EXERCISE OBJECTIVE
Copy every entry in the listing below exactly, but not the pictures.
________________________________________
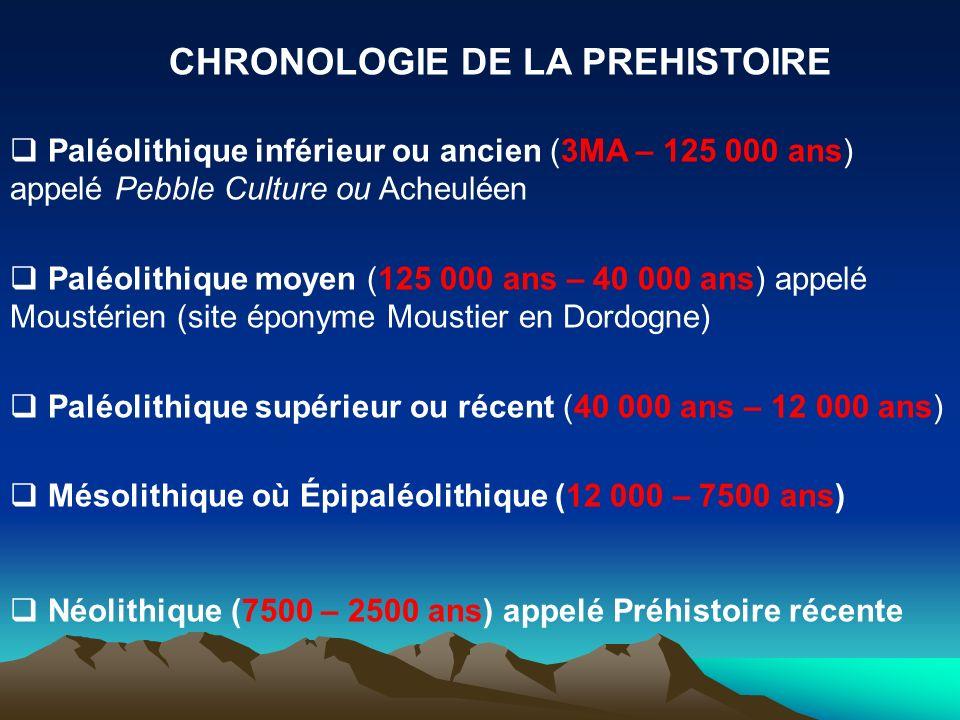 CHRONOLOGIE DE LA PREHISTOIRE Paléolithique inférieur ou ancien (3MA – 125 000 ans) appelé Pebble Culture ou Acheuléen Paléolithique moyen (125 000 an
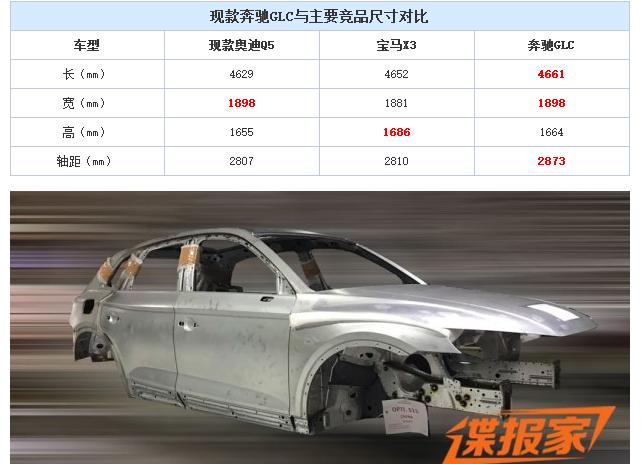 奔驰GLC将推长轴距版本应对新X3/新Q5?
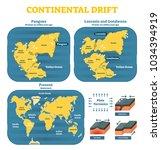 continental drift chronological ...   Shutterstock .eps vector #1034394919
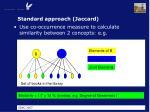 standard approach jaccard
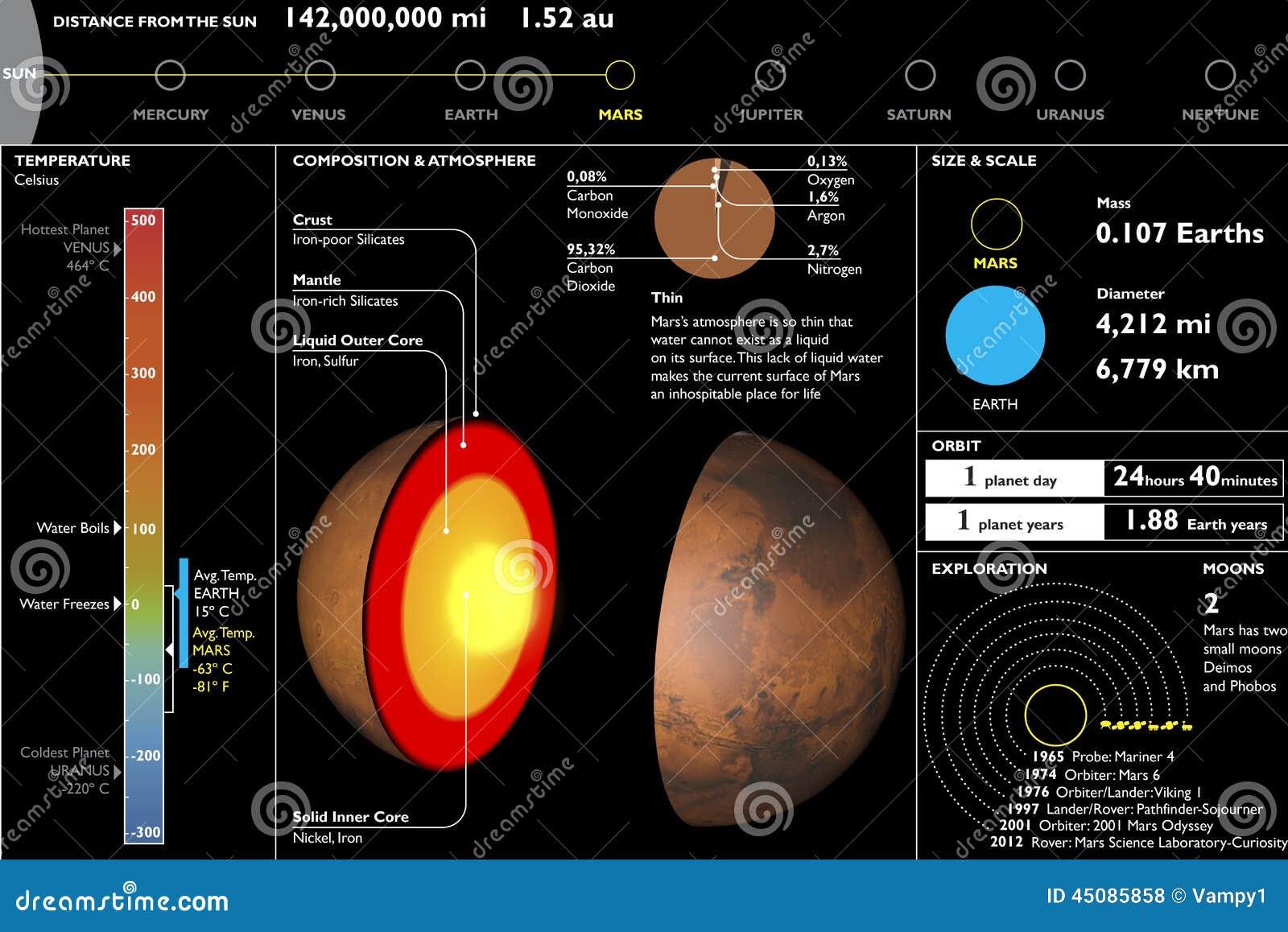Mars, Planet, technisches Leistungsblatt, Abschnittausschnitt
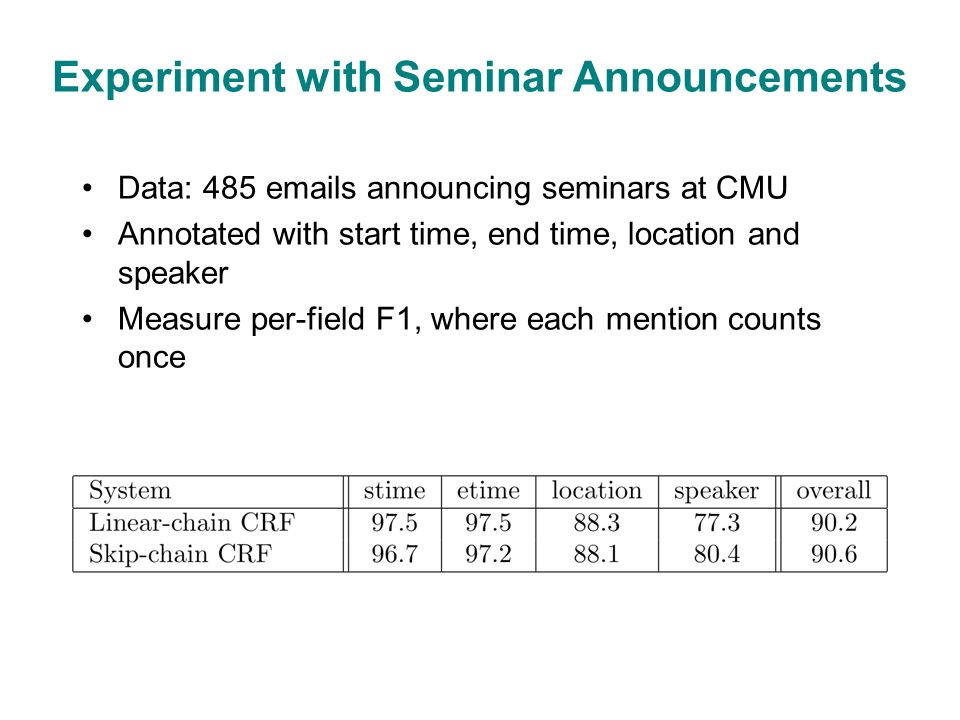 Experiment with Seminar Announcements Data: 485 emails announcing seminars at CMU Annotated with start time, end time, location and speaker Measure per-field F1, where each mention counts once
________________________________________
THE ANSWER
 CHRONOLOGIE DE LA PREHISTOIRE Paléolithique inférieur ou ancien (3MA – 125 000 ans) appelé Pebble Culture ou Acheuléen Paléolithique moyen (125 000 an
 奔驰GLC将推长轴距版本应对新X3/新Q5?
 continental drift chronological ...   Shutterstock .eps vector #1034394919
 standard approach jaccard
Mars, Planet, technisches Leistungsblatt, Abschnittausschnitt
 Experiment with Seminar Announcements Data: 485 emails announcing seminars at CMU Annotated with start time, end time, location and speaker Measure per-field F1, where each mention counts once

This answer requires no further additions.